Here’s a tricky question: should we encourage kids to become artists?
I was wondering this after I spoke to a UBC creative writing class a few weeks ago. I ranted for a while about the power of writers’ voices. When we write, we aim to affect and move people, and that can be an influential thing.
So yes, we should encourage kids to to become artists.
But then there was this article, waiting for me on Twitter. And this one. Many writers live off independent wealth, family connections, or the sponsorship of partners with stable jobs. (Mea culpa on the last one.)
This is crushing for two reasons. First, because it cuts from the conversation a lot of brilliant people who give up writing in order to support themselves. Second, because by encouraging our kids to become artists, we might be dooming them to lives of dependence.
All of this makes me thankful for my own parents, who watched me embark on a creative writing degree with not a word of complaint. My dad’s only suggestion, when I considered a journalism trade program, was that a degree from a university rather than a trade school would allow me more options. (I’m sure he didn’t think I was listening, but I was.) Other than that, not a word.
For six years, I wrote in the evenings while working a day job. I lived in a rented East Van attic and used a laundromat.
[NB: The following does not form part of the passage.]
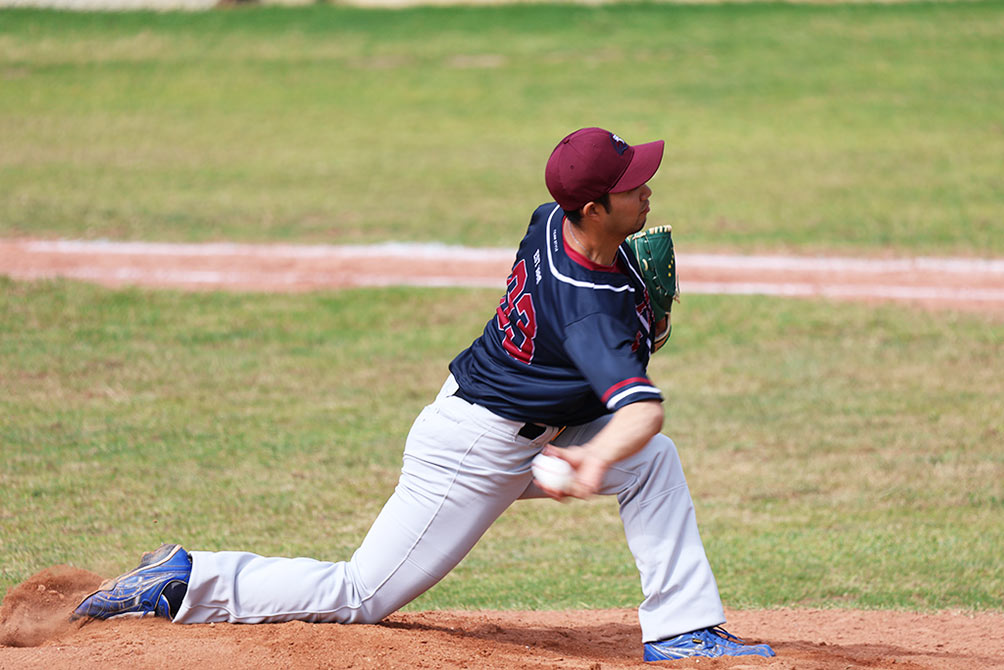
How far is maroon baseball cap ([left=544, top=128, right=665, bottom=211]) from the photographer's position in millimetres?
3980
Between salary and freelance income, I made $25,000 to $30,000 a year.
Then I married well.
Having the time and space to write has certainly increased my productivity. But my income from writing is still only $30,000 a year. So, would I be writing even if I were living in an attic and my kids were barefoot and there was plastic wrap on the insides of my windows? I’m a rather tenacious sort. I like to think that no matter how much it sucked, I would have done it. Then again, maybe that’s delusional. My kids kinda like their shoes…
So back to the original question: do we encourage that future for others?
I only know my own answers. I’m grateful, both for my parents’ encouragement and for my husband’s support. I hope my kids make their own choices as confidently as I did, whether they decide to be writers or doctors. I hope they find callings rather than careers.
And I dearly hope they never, ever work in LNG, no matter how much money they’d make.